Reproduce the records below word for word, beginning at the line that contains "What quantity of" and stopping after the line that contains "Answer: the raccoon's ear at [301,174]". Omit the pictures from your reply.

====

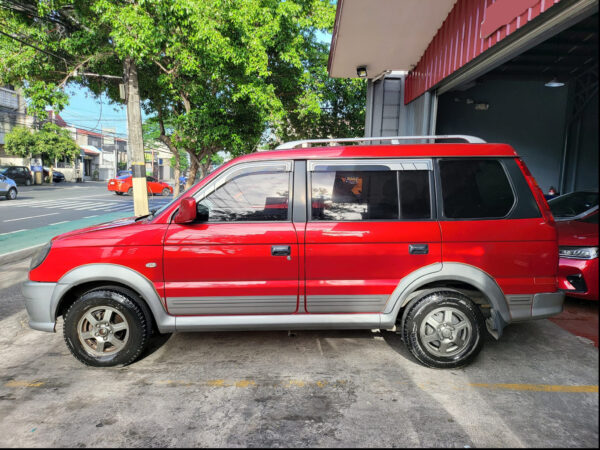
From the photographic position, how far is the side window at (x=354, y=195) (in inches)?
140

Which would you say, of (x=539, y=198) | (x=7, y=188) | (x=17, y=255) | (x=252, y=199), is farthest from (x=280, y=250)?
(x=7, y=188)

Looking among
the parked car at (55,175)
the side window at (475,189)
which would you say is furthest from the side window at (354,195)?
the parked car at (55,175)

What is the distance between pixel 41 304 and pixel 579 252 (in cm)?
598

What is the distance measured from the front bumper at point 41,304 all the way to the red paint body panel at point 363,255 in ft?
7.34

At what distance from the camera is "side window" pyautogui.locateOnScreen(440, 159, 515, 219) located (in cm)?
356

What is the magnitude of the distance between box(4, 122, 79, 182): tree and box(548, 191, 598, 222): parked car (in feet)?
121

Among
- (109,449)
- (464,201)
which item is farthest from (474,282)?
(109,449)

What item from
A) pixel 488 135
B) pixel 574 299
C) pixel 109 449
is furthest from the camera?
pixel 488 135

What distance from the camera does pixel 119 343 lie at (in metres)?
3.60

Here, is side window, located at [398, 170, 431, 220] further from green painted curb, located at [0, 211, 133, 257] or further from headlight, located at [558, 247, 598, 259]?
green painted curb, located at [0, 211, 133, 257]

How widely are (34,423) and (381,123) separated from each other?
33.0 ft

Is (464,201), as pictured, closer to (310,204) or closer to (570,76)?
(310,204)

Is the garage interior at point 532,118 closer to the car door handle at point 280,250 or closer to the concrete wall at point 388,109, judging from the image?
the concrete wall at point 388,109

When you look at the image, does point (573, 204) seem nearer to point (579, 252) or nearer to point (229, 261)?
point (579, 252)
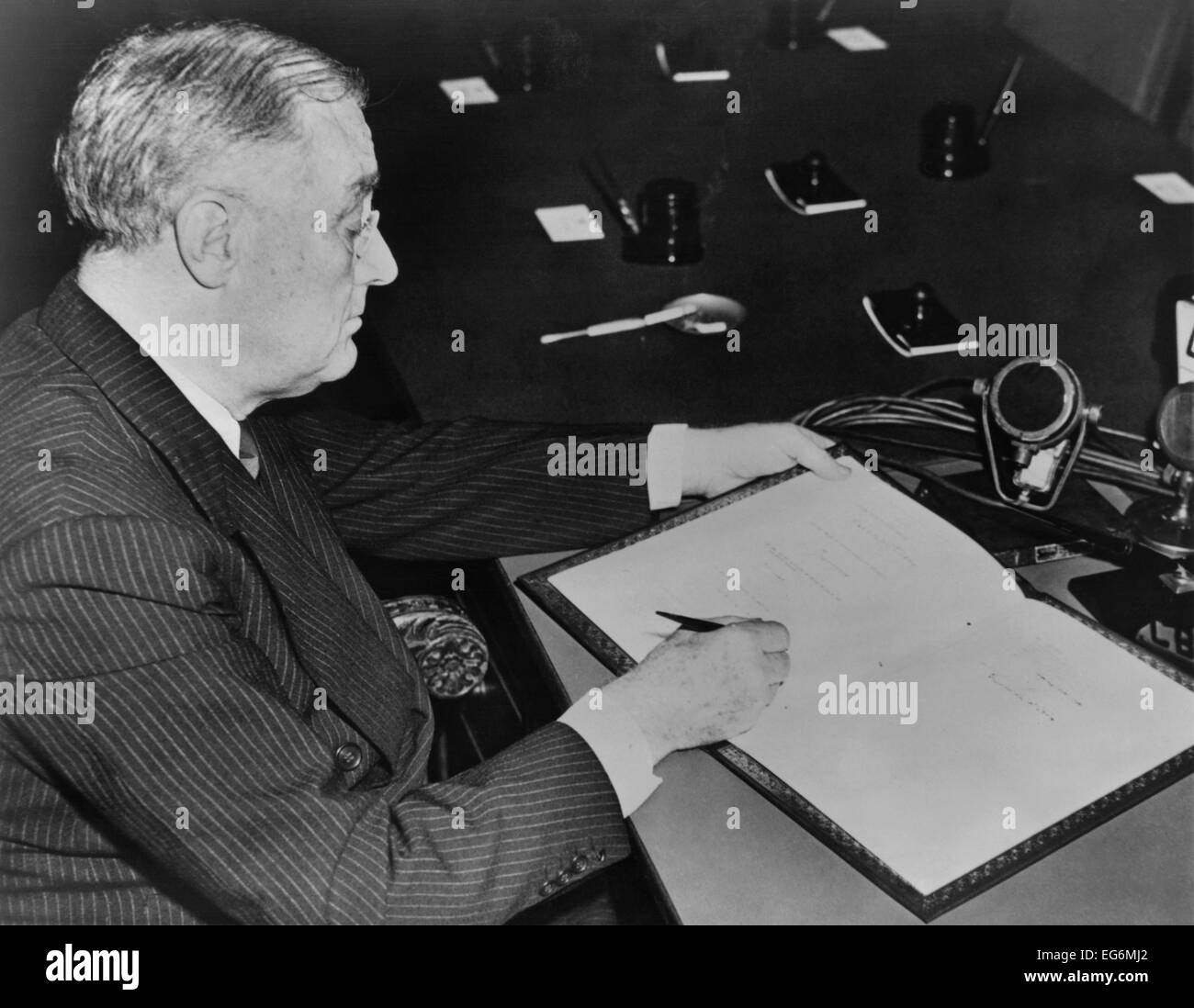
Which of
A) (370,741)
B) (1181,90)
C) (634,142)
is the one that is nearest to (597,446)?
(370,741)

====

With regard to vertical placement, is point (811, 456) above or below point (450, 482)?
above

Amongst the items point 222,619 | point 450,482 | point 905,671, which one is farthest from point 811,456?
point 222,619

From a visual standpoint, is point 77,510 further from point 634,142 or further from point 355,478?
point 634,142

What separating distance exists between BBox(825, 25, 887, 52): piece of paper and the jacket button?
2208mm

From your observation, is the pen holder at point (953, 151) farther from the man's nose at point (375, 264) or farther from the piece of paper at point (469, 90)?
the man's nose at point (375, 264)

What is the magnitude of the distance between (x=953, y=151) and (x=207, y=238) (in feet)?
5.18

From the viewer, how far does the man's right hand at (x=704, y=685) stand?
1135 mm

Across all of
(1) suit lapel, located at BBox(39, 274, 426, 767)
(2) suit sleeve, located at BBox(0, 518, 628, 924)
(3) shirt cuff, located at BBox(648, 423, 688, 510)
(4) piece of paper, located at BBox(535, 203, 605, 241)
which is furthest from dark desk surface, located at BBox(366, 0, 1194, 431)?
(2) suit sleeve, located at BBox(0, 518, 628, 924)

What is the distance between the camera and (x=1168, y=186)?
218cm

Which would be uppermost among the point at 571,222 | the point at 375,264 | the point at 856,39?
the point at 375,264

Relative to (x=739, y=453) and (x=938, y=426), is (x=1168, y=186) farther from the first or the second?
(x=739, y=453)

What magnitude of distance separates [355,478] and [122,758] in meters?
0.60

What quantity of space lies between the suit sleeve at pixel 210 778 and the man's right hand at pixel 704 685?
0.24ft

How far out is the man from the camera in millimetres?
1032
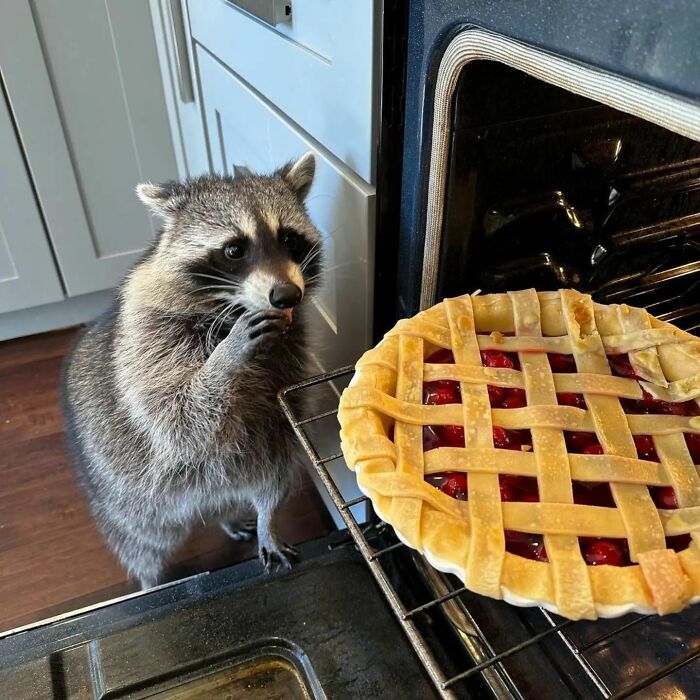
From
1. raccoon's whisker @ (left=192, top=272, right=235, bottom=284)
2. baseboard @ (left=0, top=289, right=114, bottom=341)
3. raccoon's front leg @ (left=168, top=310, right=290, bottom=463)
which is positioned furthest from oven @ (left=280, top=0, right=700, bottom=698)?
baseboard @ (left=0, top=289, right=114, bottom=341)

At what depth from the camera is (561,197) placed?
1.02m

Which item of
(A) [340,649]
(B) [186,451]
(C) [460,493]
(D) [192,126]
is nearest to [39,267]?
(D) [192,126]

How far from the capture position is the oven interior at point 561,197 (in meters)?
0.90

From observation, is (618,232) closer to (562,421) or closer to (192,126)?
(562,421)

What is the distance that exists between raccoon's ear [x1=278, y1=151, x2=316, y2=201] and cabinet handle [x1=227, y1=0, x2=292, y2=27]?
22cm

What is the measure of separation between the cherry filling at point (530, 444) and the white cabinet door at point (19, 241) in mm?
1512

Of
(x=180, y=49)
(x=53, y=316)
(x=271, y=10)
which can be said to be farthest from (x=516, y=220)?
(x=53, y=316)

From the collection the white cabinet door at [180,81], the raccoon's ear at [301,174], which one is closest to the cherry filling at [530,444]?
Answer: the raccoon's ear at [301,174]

====

RESPONSE:
What quantity of space lies between the suit sleeve at pixel 210 778 and the man's right hand at pixel 704 685?
0.24ft

How far out is the man from the camera in millimetres?
1032
From
1. raccoon's whisker @ (left=192, top=272, right=235, bottom=284)
2. baseboard @ (left=0, top=289, right=114, bottom=341)
3. raccoon's front leg @ (left=168, top=310, right=290, bottom=463)
which is positioned furthest from oven @ (left=280, top=0, right=700, bottom=698)?
baseboard @ (left=0, top=289, right=114, bottom=341)

At what depth from the camera is (561,197) placed?
1.02m

Which item of
(A) [340,649]
(B) [186,451]
(C) [460,493]
(D) [192,126]
is nearest to [39,267]?
(D) [192,126]

How far from the capture position is the oven interior at point 561,197 (in meters)?
0.90

From observation, is (618,232) closer to (562,421) or closer to (192,126)?
(562,421)

What is the distance that exists between raccoon's ear [x1=278, y1=151, x2=316, y2=201] and cabinet handle [x1=227, y1=0, x2=292, y2=27]?
22cm

What is the measure of separation between the cherry filling at point (530, 444) and the white cabinet door at point (19, 241) in mm?
1512

Of
(x=180, y=49)
(x=53, y=316)
(x=271, y=10)
which can be said to be farthest from (x=516, y=220)?
(x=53, y=316)

From the collection the white cabinet door at [180,81], the raccoon's ear at [301,174], which one is closest to the cherry filling at [530,444]?
Answer: the raccoon's ear at [301,174]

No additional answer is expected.